Em causa está a construção de novas passagens pedonais elevadas e barreiras acústicas de 3,5 metros de altura nas duas localidades de Vila Nova de Gaia. Grupo de cidadãos, que prefere passagem inferior prevista em 2010, marcou protesto para este sábado. IP diz que a obra vai avançar.

Separados pela linha do comboio, moradores estão contra criação de “ghettos” na Granja e na Aguda

Num dia da semana de manhã, como é habitual quase diariamente, Janete Zenha e Clementina Zenha, mãe e filha, passam pela estação de comboios da Granja para chegarem à praia com o cão para um passeio. Vivem a 200 metros dali e estão a pouco mais de cinco minutos a pé do mar, até onde descem sempre que podem. Nesta e noutras vezes atravessam a linha de comboio pela única passagem que ali existe. Param, escutam, olham e seguem quando têm a certeza de que nenhum veículo se aproxima do sítio onde estão. Fazem-no desta forma como sempre fizeram: por cima de um estrado instalado ao nível do solo entre os carris.

Só que no futuro deixará de ser assim. Um estaleiro de obras montado mais à frente desvenda a empreitada que já está em curso – uma nova passagem pedonal vai substituir a que agora é usada, mas por uma via elevada. Para se perceber o que vai acontecer na Granja basta andar uns quilómetros para Norte até ao apeadeiro da Aguda, onde já existe uma estrutura montada muito perto de estar terminada. Nas duas localizações a passagem para o outro lado da linha passará a ser feita por uma via elevada, com recurso a escadas ou a um elevador.

Esta obra faz parte do projecto que a Infra-estruturas de Portugal (IP) tem vindo a implementar ao longo do troço ferroviário da Linha do Norte entre Espinho e Vila Nova de Gaia, que inclui a colocação de separações acústicas, reformulação de apeadeiros e construção de passagens pedonais superiores para substituir as actuais.

Mas esta nova solução não agrada a todos os moradores destas duas localidades de Vila Nova de Gaia - outro motivo de desagrado são as barreiras sonoras que estão a ser construídas para atenuar o ruído do tráfego ferroviário. Alguns cidadãos acreditam que as alterações que estão a ser levadas a cabo pela IP vão dividir a Granja e a Aguda ao meio, transformando a linha numa fronteira para quem ali vive, contribuindo para um resultado que consideram poder vir a ser penoso: o isolamento de parte da população que ali reside.

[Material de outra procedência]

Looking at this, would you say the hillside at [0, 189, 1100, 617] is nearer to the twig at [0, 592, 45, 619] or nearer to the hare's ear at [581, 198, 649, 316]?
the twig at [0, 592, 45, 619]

Por isso, ainda no ano passado, foi lançada uma petição online que conta com mais de 1600 subscritores para que a obra seja revertida. A proposta avançada defende a recuperação de um projecto de 2010, que previa uma passagem pedonal feita por túnel. Para reforçar esta intenção, neste sábado de manhã está marcado um protesto no apeadeiro da Aguda e na estação da Granja. Porém, a IP, para quem a autarquia remete qualquer informação, dá conta de que a obra em curso é para terminar. Entretanto, uma acção judicial foi movida por um grupo de cidadãos contra a empresa que tutela a obra.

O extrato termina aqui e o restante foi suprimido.